A chalkboard said “Casting” at the top. With a list of three items below, all hand-written. Burmese, Karen villagers, Pattaya hookers. Of course. No Rambo movie set in Thailand would be complete without them. Right on. Let’s be as culturally and politically insensitive as possible and highlight this nation as a freak show.
I filled out a form with my name, contact info, visa status, acting experience (none) and special skills (can lick my eyebrows). Then a girl wrote my name on a small whiteboard with my phone number below it. I held the board just below my face, like a prisoner ID, for photos. Face shot, middle body shot (slight smile, please, never mind that I never learned how to smile), full body shot. Measuring tape for my vitals. Packaged, processed, piece of meat. Next! But hey, it’s easier than a Chinese physical. The pay is below U.S. minimum wage but 5 or 6 times standard Thai laborer wages. If they choose me, I was told, they’ll call at the end of the month.
“Don’t call us, we’ll call you, love ya, mean it, get out.”

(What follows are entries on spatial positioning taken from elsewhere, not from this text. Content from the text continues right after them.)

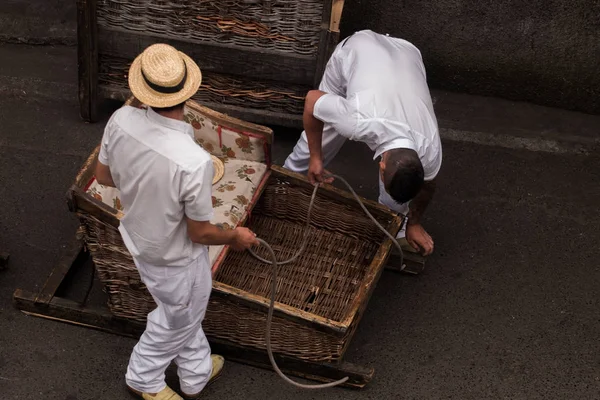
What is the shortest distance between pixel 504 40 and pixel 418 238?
6.93 ft

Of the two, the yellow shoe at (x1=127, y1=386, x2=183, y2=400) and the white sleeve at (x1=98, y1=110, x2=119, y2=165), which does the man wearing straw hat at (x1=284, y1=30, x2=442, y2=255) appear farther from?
the yellow shoe at (x1=127, y1=386, x2=183, y2=400)

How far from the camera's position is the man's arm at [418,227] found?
14.4 ft

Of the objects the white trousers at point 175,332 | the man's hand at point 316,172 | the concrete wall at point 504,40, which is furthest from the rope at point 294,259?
the concrete wall at point 504,40

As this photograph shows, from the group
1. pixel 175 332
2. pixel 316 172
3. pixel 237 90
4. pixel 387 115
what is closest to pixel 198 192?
pixel 175 332

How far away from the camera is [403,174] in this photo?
3.79 meters

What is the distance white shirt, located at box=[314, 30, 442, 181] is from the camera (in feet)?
13.0

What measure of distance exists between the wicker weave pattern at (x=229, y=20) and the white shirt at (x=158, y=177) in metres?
1.92

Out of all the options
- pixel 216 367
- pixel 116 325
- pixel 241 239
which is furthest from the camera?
pixel 116 325

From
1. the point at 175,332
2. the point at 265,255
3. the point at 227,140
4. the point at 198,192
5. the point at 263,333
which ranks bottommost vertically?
the point at 265,255

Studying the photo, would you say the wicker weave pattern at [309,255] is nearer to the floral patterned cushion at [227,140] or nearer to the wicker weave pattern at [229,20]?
the floral patterned cushion at [227,140]

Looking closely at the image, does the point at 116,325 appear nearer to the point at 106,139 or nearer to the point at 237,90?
the point at 106,139

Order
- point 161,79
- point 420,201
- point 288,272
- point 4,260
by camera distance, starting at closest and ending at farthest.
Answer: point 161,79 → point 420,201 → point 4,260 → point 288,272

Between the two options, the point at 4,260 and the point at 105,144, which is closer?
the point at 105,144

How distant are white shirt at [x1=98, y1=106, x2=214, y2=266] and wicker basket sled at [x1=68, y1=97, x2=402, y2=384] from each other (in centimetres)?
44
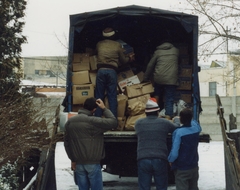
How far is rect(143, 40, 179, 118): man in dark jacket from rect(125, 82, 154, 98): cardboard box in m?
0.13

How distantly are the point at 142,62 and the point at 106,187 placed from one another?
9.60 ft

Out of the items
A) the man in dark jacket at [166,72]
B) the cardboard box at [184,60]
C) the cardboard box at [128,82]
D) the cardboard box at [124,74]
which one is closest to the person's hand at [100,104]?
the man in dark jacket at [166,72]

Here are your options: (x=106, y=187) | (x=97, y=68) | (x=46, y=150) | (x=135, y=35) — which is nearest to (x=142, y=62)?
(x=135, y=35)

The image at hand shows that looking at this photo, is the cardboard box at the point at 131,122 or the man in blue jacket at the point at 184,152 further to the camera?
the cardboard box at the point at 131,122

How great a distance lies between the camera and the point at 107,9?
10.3m

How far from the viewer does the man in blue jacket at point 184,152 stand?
310 inches

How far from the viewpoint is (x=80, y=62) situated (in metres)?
10.8

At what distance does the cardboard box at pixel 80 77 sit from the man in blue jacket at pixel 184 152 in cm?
300

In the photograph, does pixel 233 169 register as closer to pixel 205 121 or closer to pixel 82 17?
pixel 82 17

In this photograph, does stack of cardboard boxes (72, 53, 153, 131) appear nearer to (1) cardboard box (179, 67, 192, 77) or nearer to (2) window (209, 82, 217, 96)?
(1) cardboard box (179, 67, 192, 77)

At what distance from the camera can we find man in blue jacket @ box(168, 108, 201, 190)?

I knew that if they actually chose me to appear in the movie, I’d spend hours reading a novel while waiting for five minutes in front of the camera, repeat as needed. I’d have done it more for the experience than the money. A “novel” experience… Some while later, having got hold of a short (very short ) synopsis of the story, I chose not to get the “experience” when asked, because of my surgery, my recovery, my editing schedule, and the miserable heat. Not because the story was rubbish. So was the title. That was just a coincidence.